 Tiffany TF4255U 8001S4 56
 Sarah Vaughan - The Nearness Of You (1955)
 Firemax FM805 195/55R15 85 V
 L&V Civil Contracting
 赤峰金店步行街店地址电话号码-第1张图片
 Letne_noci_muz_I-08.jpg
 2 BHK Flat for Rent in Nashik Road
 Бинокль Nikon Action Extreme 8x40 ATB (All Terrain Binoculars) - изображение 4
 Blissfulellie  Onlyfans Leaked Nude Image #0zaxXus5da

▶ **WHAT NEEDS TO BE DONE**: Starting at the line that contains "L&V Civil Contracting", retype each remaining line of the records exactly; that line and the last line are both included.

▶ **EXPECTED ANSWER**:
 L&V Civil Contracting
 赤峰金店步行街店地址电话号码-第1张图片
 Letne_noci_muz_I-08.jpg
 2 BHK Flat for Rent in Nashik Road
 Бинокль Nikon Action Extreme 8x40 ATB (All Terrain Binoculars) - изображение 4
 Blissfulellie  Onlyfans Leaked Nude Image #0zaxXus5da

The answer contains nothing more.